• _Written exercise_
Images are not part of the copy; transcribe all the data exactly.

---- Exercise inputs

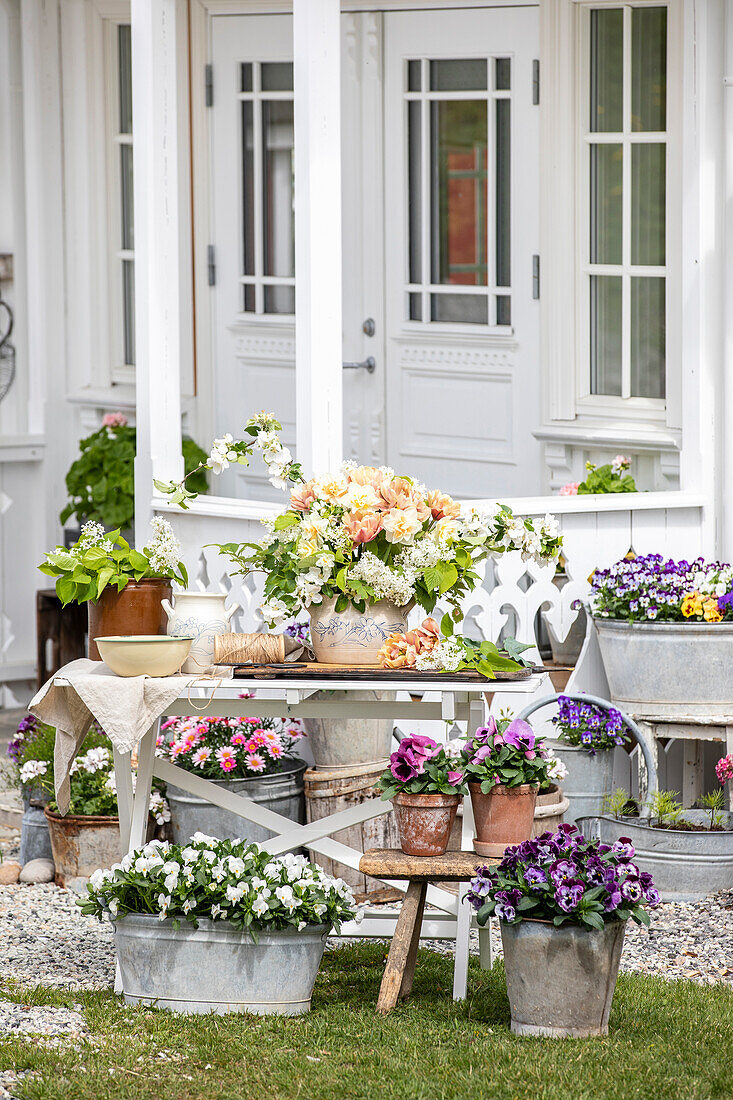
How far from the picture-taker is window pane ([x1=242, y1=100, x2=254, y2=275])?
7.95 metres

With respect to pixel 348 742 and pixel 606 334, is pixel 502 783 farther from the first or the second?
pixel 606 334

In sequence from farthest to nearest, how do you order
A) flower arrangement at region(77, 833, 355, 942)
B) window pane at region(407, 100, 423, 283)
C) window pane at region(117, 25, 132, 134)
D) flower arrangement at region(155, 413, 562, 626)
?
window pane at region(117, 25, 132, 134) → window pane at region(407, 100, 423, 283) → flower arrangement at region(155, 413, 562, 626) → flower arrangement at region(77, 833, 355, 942)

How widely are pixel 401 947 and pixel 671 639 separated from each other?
181 cm

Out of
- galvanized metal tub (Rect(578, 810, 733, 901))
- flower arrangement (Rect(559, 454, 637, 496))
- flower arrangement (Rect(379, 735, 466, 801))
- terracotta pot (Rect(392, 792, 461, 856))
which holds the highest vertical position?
flower arrangement (Rect(559, 454, 637, 496))

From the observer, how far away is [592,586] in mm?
6031

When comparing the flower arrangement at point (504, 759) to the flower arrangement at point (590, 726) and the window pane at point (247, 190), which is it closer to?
the flower arrangement at point (590, 726)

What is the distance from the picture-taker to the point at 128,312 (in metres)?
8.43

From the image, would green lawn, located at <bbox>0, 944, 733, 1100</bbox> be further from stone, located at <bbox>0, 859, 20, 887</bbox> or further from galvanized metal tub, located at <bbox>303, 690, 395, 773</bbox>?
stone, located at <bbox>0, 859, 20, 887</bbox>

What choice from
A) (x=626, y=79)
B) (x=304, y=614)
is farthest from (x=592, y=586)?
(x=626, y=79)

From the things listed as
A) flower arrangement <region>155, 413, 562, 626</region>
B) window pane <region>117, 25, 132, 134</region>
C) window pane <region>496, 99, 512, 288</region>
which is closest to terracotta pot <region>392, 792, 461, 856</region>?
flower arrangement <region>155, 413, 562, 626</region>

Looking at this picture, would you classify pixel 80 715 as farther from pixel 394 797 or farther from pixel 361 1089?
pixel 361 1089

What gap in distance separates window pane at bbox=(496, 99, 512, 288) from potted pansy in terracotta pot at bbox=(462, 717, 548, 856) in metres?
3.46

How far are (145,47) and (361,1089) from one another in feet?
12.5

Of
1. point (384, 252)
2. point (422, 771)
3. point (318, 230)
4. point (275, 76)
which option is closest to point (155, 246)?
point (318, 230)
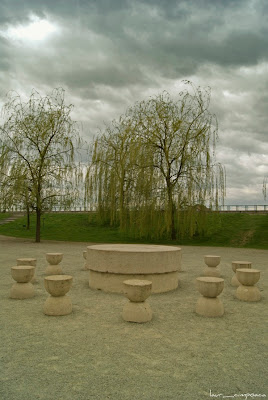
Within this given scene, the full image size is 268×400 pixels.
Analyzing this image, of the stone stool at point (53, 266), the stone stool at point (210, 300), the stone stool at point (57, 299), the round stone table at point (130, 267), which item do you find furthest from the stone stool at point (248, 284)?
the stone stool at point (53, 266)

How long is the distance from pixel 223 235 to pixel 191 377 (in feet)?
61.3

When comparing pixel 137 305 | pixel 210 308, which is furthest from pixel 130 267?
pixel 210 308

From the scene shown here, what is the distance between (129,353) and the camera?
3.92 m

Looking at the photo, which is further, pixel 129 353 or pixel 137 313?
pixel 137 313

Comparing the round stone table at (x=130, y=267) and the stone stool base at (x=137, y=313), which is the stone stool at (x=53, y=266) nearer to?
the round stone table at (x=130, y=267)

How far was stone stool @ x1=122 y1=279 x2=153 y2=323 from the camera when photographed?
16.8 ft

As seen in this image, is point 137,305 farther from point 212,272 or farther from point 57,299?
point 212,272

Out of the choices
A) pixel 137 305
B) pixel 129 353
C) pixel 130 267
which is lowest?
pixel 129 353

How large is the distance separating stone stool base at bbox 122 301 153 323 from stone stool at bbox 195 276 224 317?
94 centimetres

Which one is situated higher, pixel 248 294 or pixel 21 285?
pixel 21 285

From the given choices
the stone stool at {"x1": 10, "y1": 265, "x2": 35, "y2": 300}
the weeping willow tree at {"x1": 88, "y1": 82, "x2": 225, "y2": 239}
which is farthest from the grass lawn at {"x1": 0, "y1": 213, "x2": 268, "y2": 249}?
the stone stool at {"x1": 10, "y1": 265, "x2": 35, "y2": 300}

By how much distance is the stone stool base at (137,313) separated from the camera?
5113 mm

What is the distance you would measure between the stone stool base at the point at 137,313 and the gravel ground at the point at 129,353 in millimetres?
119

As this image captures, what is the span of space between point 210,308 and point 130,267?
83.7 inches
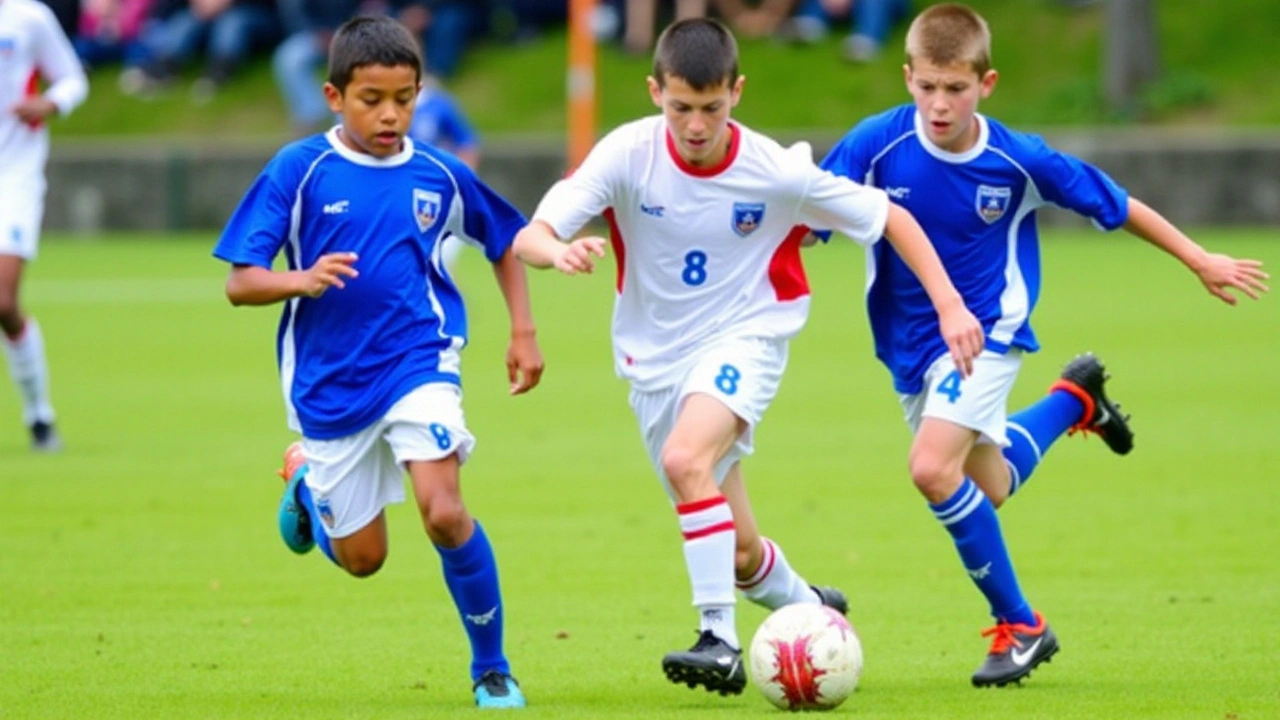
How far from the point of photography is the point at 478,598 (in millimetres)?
6629

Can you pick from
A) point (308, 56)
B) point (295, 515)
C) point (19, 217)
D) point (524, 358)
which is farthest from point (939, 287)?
point (308, 56)

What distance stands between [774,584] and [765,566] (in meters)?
0.10

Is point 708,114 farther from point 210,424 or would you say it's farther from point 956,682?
point 210,424

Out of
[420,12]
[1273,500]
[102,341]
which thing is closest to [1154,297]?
[102,341]

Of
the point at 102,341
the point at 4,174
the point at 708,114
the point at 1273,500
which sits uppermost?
the point at 708,114

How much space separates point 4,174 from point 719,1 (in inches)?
863

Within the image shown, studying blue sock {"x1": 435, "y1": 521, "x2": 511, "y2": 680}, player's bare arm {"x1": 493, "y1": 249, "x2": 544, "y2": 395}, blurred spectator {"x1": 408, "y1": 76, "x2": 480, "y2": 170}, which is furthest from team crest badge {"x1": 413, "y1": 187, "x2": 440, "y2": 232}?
blurred spectator {"x1": 408, "y1": 76, "x2": 480, "y2": 170}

--------

• _Answer for this exercise_
How far from the picture-taker is window pane ([x1=242, y1=100, x2=254, y2=275])?
7.95 metres

With respect to pixel 348 742 and pixel 606 334, is pixel 502 783 farther from the first or the second?
pixel 606 334

In sequence from farthest to nearest, how do you order
A) flower arrangement at region(77, 833, 355, 942)
B) window pane at region(407, 100, 423, 283)
C) window pane at region(117, 25, 132, 134)
D) flower arrangement at region(155, 413, 562, 626)
?
window pane at region(117, 25, 132, 134) → window pane at region(407, 100, 423, 283) → flower arrangement at region(155, 413, 562, 626) → flower arrangement at region(77, 833, 355, 942)

How widely are pixel 401 947 and pixel 671 639 separated from each other?
181 cm

Out of
- galvanized metal tub (Rect(578, 810, 733, 901))
- flower arrangement (Rect(559, 454, 637, 496))
- flower arrangement (Rect(379, 735, 466, 801))
- terracotta pot (Rect(392, 792, 461, 856))
which holds the highest vertical position?
flower arrangement (Rect(559, 454, 637, 496))

From the observer, how far away is [592,586] in mm?
6031

When comparing the flower arrangement at point (504, 759) to the flower arrangement at point (590, 726) and the window pane at point (247, 190), which is it closer to?
the flower arrangement at point (590, 726)

What is the distance from the picture-taker to the point at 128,312 (in metres)?
8.43

From the image, would green lawn, located at <bbox>0, 944, 733, 1100</bbox> be further from stone, located at <bbox>0, 859, 20, 887</bbox> or further from galvanized metal tub, located at <bbox>303, 690, 395, 773</bbox>?
stone, located at <bbox>0, 859, 20, 887</bbox>

What choice from
A) (x=626, y=79)
B) (x=304, y=614)
is farthest from (x=592, y=586)?
(x=626, y=79)

From the things listed as
A) flower arrangement <region>155, 413, 562, 626</region>
B) window pane <region>117, 25, 132, 134</region>
C) window pane <region>496, 99, 512, 288</region>
which is closest to terracotta pot <region>392, 792, 461, 856</region>?
flower arrangement <region>155, 413, 562, 626</region>

Looking at this picture, would you classify pixel 80 715 as farther from pixel 394 797 or farther from pixel 361 1089?
pixel 361 1089

What gap in distance separates window pane at bbox=(496, 99, 512, 288) from potted pansy in terracotta pot at bbox=(462, 717, 548, 856) in metres?
3.46

How far are (145,47) and (361,1089) from one another in feet?
12.5

Of
1. point (384, 252)
2. point (422, 771)
3. point (318, 230)
4. point (275, 76)
which option is closest to point (155, 246)?
point (318, 230)
Within this given scene, the full image size is 268×400 pixels.
Analyzing this image, of the stone stool at point (53, 266), the stone stool at point (210, 300), the stone stool at point (57, 299), the round stone table at point (130, 267), which item do you find furthest from the stone stool at point (248, 284)?
the stone stool at point (53, 266)

How long is the distance from pixel 223 235 to pixel 191 377 (in feet)?
61.3

When comparing pixel 137 305 | pixel 210 308, which is furthest from pixel 130 267?
pixel 210 308

From the scene shown here, what is the distance between (129,353) and the camera?
3.92 m

Looking at the photo, which is further, pixel 129 353 or pixel 137 313?
pixel 137 313

Comparing the round stone table at (x=130, y=267) and the stone stool base at (x=137, y=313), which is the stone stool at (x=53, y=266) nearer to?
the round stone table at (x=130, y=267)

How far was stone stool @ x1=122 y1=279 x2=153 y2=323 from the camera when photographed?
16.8 ft

As seen in this image, is point 137,305 farther from point 212,272 or farther from point 57,299?
point 212,272

Out of the choices
A) pixel 137 305
B) pixel 129 353
C) pixel 130 267
which is lowest?
pixel 129 353

How large is the distance separating stone stool base at bbox 122 301 153 323 from stone stool at bbox 195 276 224 317?
94 centimetres

Which one is situated higher, pixel 248 294 or pixel 21 285?
pixel 21 285

From the given choices
the stone stool at {"x1": 10, "y1": 265, "x2": 35, "y2": 300}
the weeping willow tree at {"x1": 88, "y1": 82, "x2": 225, "y2": 239}
which is farthest from the grass lawn at {"x1": 0, "y1": 213, "x2": 268, "y2": 249}?
the stone stool at {"x1": 10, "y1": 265, "x2": 35, "y2": 300}

By how much distance is the stone stool base at (137,313) separated from the camera?
5113 mm

What is the distance you would measure between the stone stool base at the point at 137,313 and the gravel ground at the point at 129,353 in millimetres?
119

As this image captures, what is the span of space between point 210,308 and point 130,267?
83.7 inches
How far from the point of photography is the point at 478,598 (in millimetres)?
6629

Can you pick from
A) point (308, 56)
B) point (295, 515)
C) point (19, 217)
D) point (524, 358)
which is farthest from point (939, 287)?
point (308, 56)

What distance stands between [774,584] and [765,566] (in meters)?
0.10

Is point 708,114 farther from point 210,424 or would you say it's farther from point 956,682?
point 210,424

Out of
[420,12]
[1273,500]
[102,341]
which thing is closest to [1154,297]?
[102,341]

Of
the point at 102,341
the point at 4,174
the point at 708,114
the point at 1273,500
which sits uppermost?
the point at 708,114

How much space separates point 4,174 from point 719,1 (in inches)?
863

Within the image shown, studying blue sock {"x1": 435, "y1": 521, "x2": 511, "y2": 680}, player's bare arm {"x1": 493, "y1": 249, "x2": 544, "y2": 395}, blurred spectator {"x1": 408, "y1": 76, "x2": 480, "y2": 170}, which is furthest from team crest badge {"x1": 413, "y1": 187, "x2": 440, "y2": 232}?
blurred spectator {"x1": 408, "y1": 76, "x2": 480, "y2": 170}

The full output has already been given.